Law: Natürlich hätten wir China immer stärker die Stirn bieten können, insbesondere wenn wir uns die letzten Jahrzehnte ansehen. Man hat eine Politik der Zusammenarbeit verfolgt, aber diese hat China nicht liberalisiert oder demokratisiert. Wir müssen daher Entschlossenheit zeigen, wenn es um die Umsetzung konsequenter und entschiedener Maßnahmen geht. Das erfordert Handeln und nicht nur Worte.
tagesthemen: Sie haben ja viel dafür getan. Sie haben viele Proteste unterstützt. 2014 standen Sie in der ersten Reihe der Regenschirm-Studentenbewegung. Seitdem haben Sie die Macht des Regimes zu spüren bekommen. Haben Sie noch Hoffnung auf eine demokratische Zukunft für Hongkong?

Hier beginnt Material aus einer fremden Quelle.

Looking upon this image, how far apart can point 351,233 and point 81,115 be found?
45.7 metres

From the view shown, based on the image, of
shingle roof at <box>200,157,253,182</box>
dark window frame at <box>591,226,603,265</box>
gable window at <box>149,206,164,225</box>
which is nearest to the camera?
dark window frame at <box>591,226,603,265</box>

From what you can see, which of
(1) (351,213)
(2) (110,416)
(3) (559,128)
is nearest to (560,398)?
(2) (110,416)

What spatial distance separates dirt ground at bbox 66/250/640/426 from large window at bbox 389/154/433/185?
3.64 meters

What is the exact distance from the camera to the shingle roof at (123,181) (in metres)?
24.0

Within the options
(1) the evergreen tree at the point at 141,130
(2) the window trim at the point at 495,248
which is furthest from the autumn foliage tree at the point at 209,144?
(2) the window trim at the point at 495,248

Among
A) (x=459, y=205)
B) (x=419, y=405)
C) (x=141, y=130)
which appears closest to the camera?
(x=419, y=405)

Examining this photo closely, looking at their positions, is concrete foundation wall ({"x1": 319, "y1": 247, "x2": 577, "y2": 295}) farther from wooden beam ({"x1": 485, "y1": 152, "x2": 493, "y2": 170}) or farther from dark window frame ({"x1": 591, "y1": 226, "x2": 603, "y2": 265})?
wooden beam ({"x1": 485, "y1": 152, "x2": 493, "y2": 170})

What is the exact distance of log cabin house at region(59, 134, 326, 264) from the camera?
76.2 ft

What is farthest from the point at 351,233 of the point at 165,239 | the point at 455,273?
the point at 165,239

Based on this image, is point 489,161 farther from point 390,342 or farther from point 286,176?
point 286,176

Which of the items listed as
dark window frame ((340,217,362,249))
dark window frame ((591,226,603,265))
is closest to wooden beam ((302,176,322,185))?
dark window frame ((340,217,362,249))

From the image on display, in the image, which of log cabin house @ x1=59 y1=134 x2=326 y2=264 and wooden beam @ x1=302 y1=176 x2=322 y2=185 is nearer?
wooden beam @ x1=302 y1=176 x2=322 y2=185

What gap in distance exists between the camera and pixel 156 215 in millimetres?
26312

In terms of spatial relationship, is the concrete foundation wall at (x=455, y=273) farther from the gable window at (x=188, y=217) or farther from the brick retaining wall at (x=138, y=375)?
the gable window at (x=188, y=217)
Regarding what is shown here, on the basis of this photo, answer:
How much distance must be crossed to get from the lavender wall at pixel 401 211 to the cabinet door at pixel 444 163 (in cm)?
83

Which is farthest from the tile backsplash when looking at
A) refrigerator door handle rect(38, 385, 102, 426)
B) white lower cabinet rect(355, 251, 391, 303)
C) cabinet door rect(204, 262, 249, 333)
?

Law: Ich wurde 2016 zum jüngsten Volksvertreter gewählt, aber dann wurde ich aus dem Rat ausgeschlossen, ins Gefängnis geworfen, und obwohl ich als Aktivist so viele Turbulenzen erlebt habe, glaube ich immer noch daran, dass die Menschen in Hongkong mutig und entschlossen sind, wieder die Kontrolle über die Zukunft Hongkongs zu übernehmen. Es ist nur eine Frage der Zeit. Dafür brauchen wir die Unterstützung der internationalen Gemeinschaft. Sie darf nicht das Interesse verlieren. Gemeinsam können wir China zur Verantwortung ziehen und Hongkong zu einem freien und demokratischen Ort machen.
tagesthemen: Die chinesische Regierung hat erst kürzlich auch für Sie einen internationalen Haftbefehl erlassen. Fühlen Sie sich noch sicher in Ihrem Londoner Exil?
Law: Ich bin zwar in London, aber wir wissen ja alle, wie weit der starke Arm Chinas reicht. Ich ergreife daher noch gewisse Sicherheitsmaßnahmen: Ich ziehe zum Beispiel ständig um und behalte meine Umgebung immer im Auge. Aber letzten Endes ist meine Situation zu derjenigen in Hongkong doch relativ sicher. Ich mache mir wirklich große Sorgen um sie und hoffe, dass die internationale Gemeinschaft Druck ausübt, der stark genug ist, China dazu zu bewegen, diese drakonischen Sicherheitsgesetze nicht wieder anzuwenden.